Quinn took a deep breath, gripped her fingers a little tighter. “Raine and Savannah are just as upset, as they were at the funeral. Raine says she understands why Gramma didn’t tell us. Savannah,” he added with an eerie chuckle that didn’t reflect an ounce of happiness on his face. “She’s accusing Gramma of being selfish and inconsiderate. Can you believe that?”
Tears had been slowly slipping down her face, dropping off her chin to land on the gray shorts she wore, leaving big dark stains. When Quinn’s finger touched one, wiped it away, she sighed, breath just coming from her in a whoosh. She’d almost certainly been breathing the entire time, but her mind hadn’t registered that function. She wasn’t registering anything now but her loss.
“Lung cancer,” he said. “Just like my dad.”
Nikki nodded, but couldn’t look at him. If she did she would break down, she knew it. “How did you find out?”
“I met with Dr. Stallings today. He’s got a pretty good setup over there. A little outdated but still functional.”

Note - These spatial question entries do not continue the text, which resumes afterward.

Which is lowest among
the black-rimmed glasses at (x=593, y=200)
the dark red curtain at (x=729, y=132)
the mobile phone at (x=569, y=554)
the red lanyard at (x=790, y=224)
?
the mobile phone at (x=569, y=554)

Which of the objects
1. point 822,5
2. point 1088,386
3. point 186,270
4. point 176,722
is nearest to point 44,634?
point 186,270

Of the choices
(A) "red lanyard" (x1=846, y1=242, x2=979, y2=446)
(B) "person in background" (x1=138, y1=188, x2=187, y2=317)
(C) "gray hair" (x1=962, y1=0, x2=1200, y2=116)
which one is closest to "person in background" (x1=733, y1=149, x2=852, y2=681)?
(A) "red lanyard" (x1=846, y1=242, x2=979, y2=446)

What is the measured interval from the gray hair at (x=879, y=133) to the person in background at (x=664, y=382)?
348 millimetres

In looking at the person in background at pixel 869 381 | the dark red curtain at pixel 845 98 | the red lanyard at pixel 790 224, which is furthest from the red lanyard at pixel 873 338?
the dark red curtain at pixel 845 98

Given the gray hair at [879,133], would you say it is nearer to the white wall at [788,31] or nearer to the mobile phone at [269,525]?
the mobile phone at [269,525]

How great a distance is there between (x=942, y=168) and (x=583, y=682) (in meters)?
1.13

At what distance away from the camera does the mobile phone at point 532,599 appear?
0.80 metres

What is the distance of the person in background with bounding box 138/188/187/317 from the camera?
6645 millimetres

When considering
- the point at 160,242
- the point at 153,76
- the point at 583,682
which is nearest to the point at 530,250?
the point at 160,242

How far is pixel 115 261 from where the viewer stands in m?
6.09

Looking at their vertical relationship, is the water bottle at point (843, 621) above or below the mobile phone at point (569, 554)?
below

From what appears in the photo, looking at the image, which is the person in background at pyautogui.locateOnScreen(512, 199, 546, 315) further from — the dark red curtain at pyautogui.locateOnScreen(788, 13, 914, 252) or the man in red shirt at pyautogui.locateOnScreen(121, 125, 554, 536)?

“His parents used to live there. When they died they left him the house,” she said, sniffling. Talking about this was better than the other. It didn’t stop the tears, but it was better. “Ethel, his assistant, is his girlfriend. They’ve been together for years but refuse to get married.”
“I thought the name S
tallings sounded familiar.”
Then they were quiet again. Grief filled the room as if it were air. Nikki tried to stop crying, she really did. But it was useless.
“I would have tried to help her,” Quinn said quietly. “But she wouldn’t have wanted that, huh.”
“No,” Nikki replied. “She wouldn’t have. If she did she would have called you first. And that’s what you need to understand about all this.” She turned to the side so she could face him. Quinn had only stated that Michelle felt guilty but Nikki knew he did, too.
“By the time Stallings found it, the cancer had spread to her brain. She was already dying.”
“And so you couldn’t have saved her if you wanted to.”
“No. But I could have come home sooner. I would have come home sooner,” he said adamantly.
Nikki didn’t reply. Quinn was determined to have a battle with himself, to grapple with things he couldn’t control and to push away the guilt of not doing the one thing he could have. He could have come home sooner because Mrs. Cantrell had asked him to on numerous occasions. But he’d chosen not to. All of them had. She figured this would be something they’d struggle with for years to come.